**Required work**
1. Reproduce the stretch of the Gleason review from "Gleason is the Best Documentary of 2016 So Far July" through "his wife, Michel.".
2. Pick up the review of the Gleason documentary after its final sentence and keep writing it.

*** Text ***

Gleason is the Best Documentary of 2016 So Far

Gleason is the Best Documentary of 2016 So Far July 28, 2016

It’s 2011, and the faith healing service is in full swing. The auditorium is full of people singing—sick and hurting, desperate for help.

“It’s the end of my pain as I know it,” they sing gently, turning an old R.E.M. song into  a hopeful hymn. “It’s the end of my pain as I know it.”

In the midst of the crowd, Steve Gleason—a former NFL player recently diagnosed with ALS, or Lou Gehrig’s disease—turns to his wife, Michel.

“Should I run?” He asks.

This isn’t Steve’s religious environment anymore, and his wife is deeply skeptical. He was brought to the service by his father, Mike—strict, deeply religious, desperate to help his son. Steve’s desperate, too. Even though he’s gravitated away from the faith of his father, he wants to give the healing a chance to work. He wants to be healed. He wants to live. You can almost hear the hope in his voice. The desire to believe.

*** End of Text ***
*** The data ***

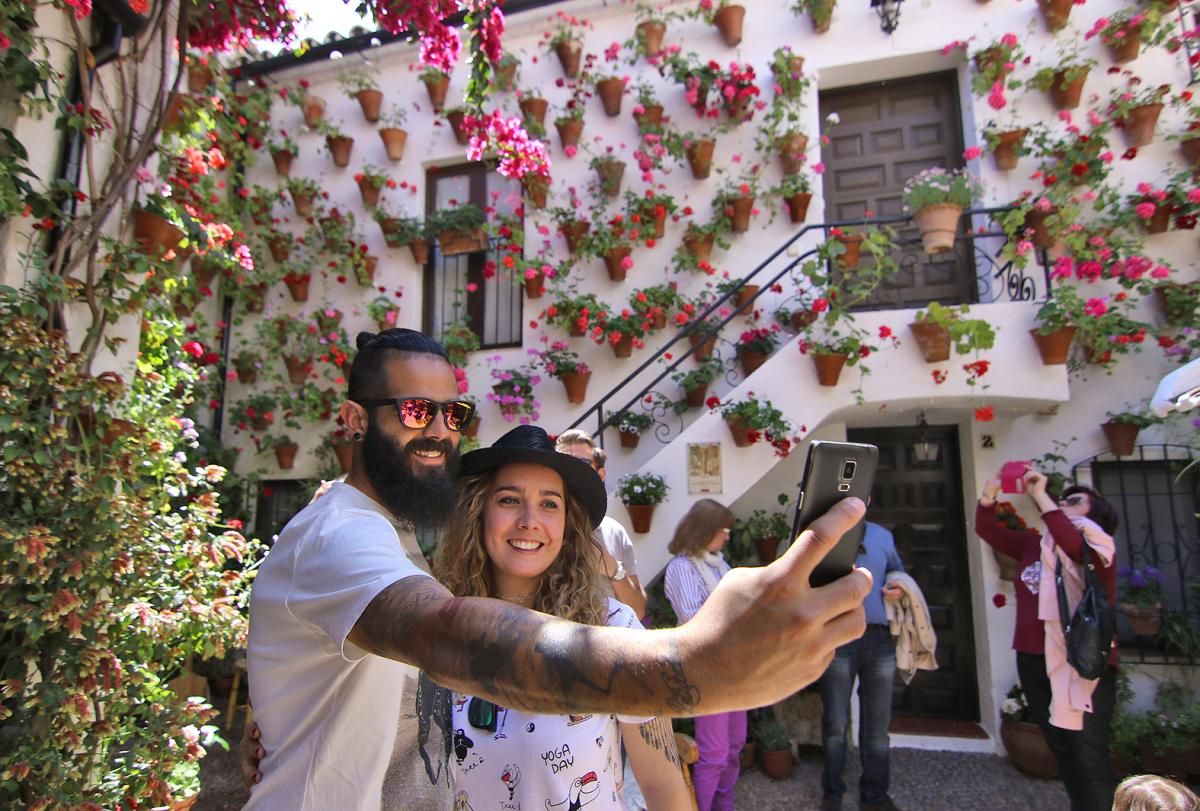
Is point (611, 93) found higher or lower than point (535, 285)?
higher

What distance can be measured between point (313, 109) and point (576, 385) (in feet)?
14.9

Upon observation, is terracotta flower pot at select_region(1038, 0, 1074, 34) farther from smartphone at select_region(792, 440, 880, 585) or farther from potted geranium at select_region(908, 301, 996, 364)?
smartphone at select_region(792, 440, 880, 585)

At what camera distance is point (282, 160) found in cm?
801

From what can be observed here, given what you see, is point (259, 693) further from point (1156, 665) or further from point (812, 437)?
point (1156, 665)

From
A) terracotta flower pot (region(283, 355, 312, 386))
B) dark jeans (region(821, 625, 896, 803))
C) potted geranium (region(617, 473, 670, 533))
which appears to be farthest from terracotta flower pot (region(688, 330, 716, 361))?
terracotta flower pot (region(283, 355, 312, 386))

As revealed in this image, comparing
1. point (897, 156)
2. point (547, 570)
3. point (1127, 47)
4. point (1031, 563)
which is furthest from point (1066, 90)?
point (547, 570)

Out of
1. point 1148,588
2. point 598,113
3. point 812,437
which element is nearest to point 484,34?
point 598,113

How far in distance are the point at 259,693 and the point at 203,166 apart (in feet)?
11.3

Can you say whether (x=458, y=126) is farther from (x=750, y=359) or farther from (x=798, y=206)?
(x=750, y=359)

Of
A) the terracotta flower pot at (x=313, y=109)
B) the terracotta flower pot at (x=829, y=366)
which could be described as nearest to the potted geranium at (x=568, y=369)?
the terracotta flower pot at (x=829, y=366)

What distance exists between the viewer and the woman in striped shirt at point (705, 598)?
4223mm

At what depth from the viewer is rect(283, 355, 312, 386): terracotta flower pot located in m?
7.46

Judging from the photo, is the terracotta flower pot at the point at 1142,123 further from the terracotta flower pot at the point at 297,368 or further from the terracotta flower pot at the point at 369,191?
the terracotta flower pot at the point at 297,368

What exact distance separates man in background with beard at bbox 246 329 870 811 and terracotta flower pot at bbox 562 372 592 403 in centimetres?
470
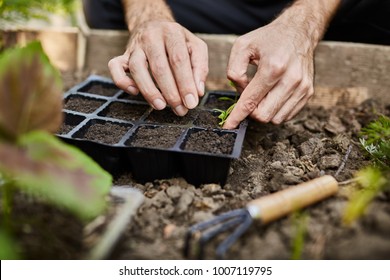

*** End of The data ***

**Results for the exercise**
1.
Gleason is the Best Documentary of 2016 So Far July 28, 2016

It’s 2011, and the faith healing service is in full swing. The auditorium is full of people singing—sick and hurting, desperate for help.

“It’s the end of my pain as I know it,” they sing gently, turning an old R.E.M. song into  a hopeful hymn. “It’s the end of my pain as I know it.”

In the midst of the crowd, Steve Gleason—a former NFL player recently diagnosed with ALS, or Lou Gehrig’s disease—turns to his wife, Michel.

2.
“Should I run?” He asks again. Even though he’s just in the early stages of ALS, he’s already struggling to walk. He shuffles now—far from his days as a football player, when his college teammates called him an “kamikaze,” when his all-out effort earned this undrafted free agent an  eight-year NFL career. Without divine intervention, Steve knows, his walking days are numbered. ALS cuts off the circuitry from brain to body a cord at a time. It’ll rob him of his ability to walk, to speak, eventually to even breathe. Most ALS patients die within five years.

Steve needs a miracle.

He slowly makes his way up to the front of the auditorium and gets ready to run. He takes one step, two, three. Then his legs seem to crumple. He’s too far forward. He collapses, his shoulder and head hitting the carpet. Michel and Mike help gather him up.

Gleason’s a movie of hard moments, but this scene is among the most painful. You, like Steve, are rooting for the miracle.

Gleason—opening today in Seattle and rolling wider in the weeks to come—is one of the toughest, most powerful movies I’ve seen this year. The documentary shows us about four years of Steve’s life in uncomfortable honesty. But it’s also an inspirational movie—a movie about fatherhood and faith, and finding the courage to get back up … even when you need your family and friends to lift you.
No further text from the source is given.